Task statement: Quote every line below exactly and skip any picture.

START Dataset section

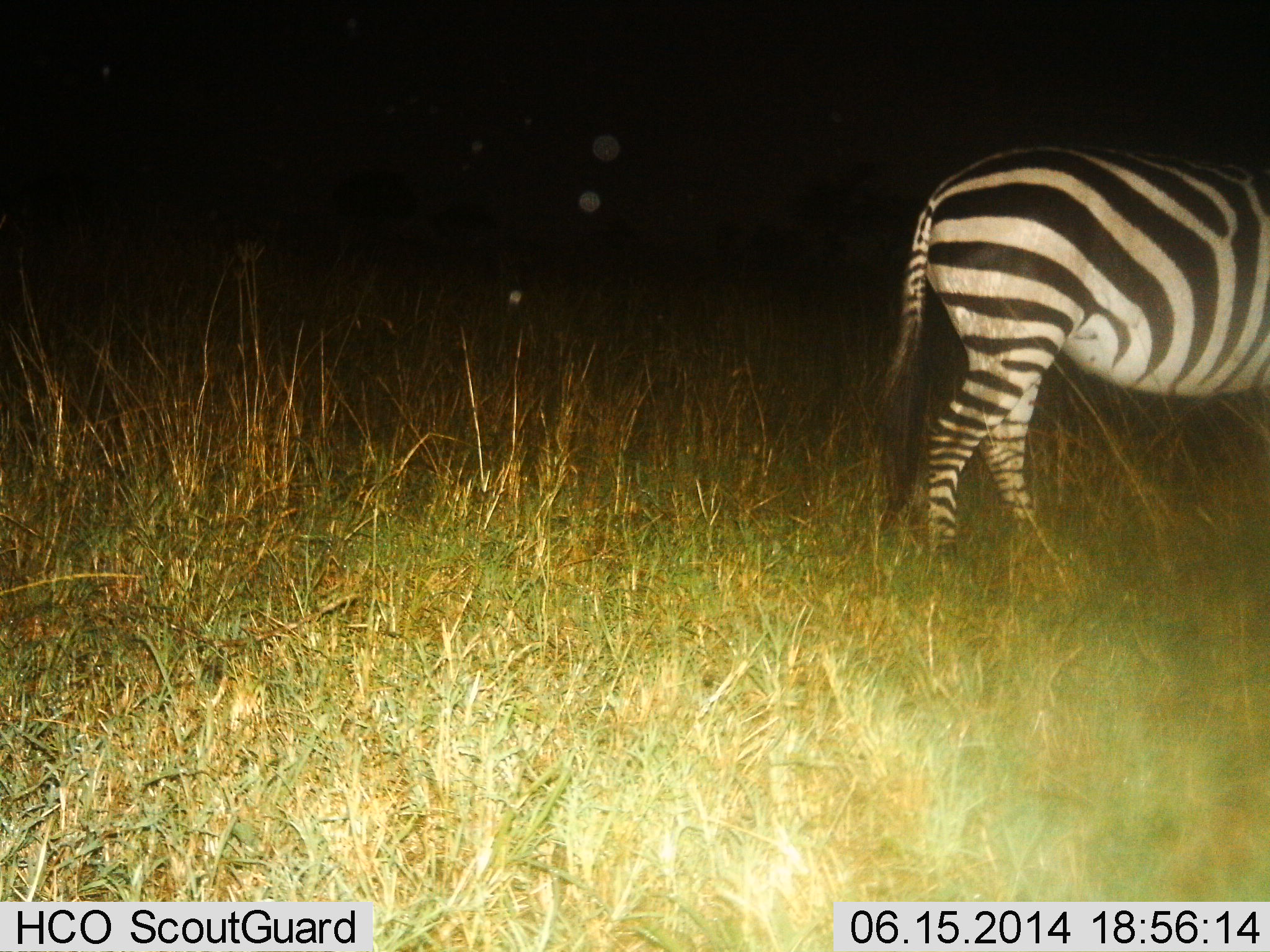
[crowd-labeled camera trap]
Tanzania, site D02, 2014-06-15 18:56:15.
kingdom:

END Dataset section

Written response:
[crowd-labeled camera trap]
Tanzania, site D02, 2014-06-15 18:56:15.
kingdom:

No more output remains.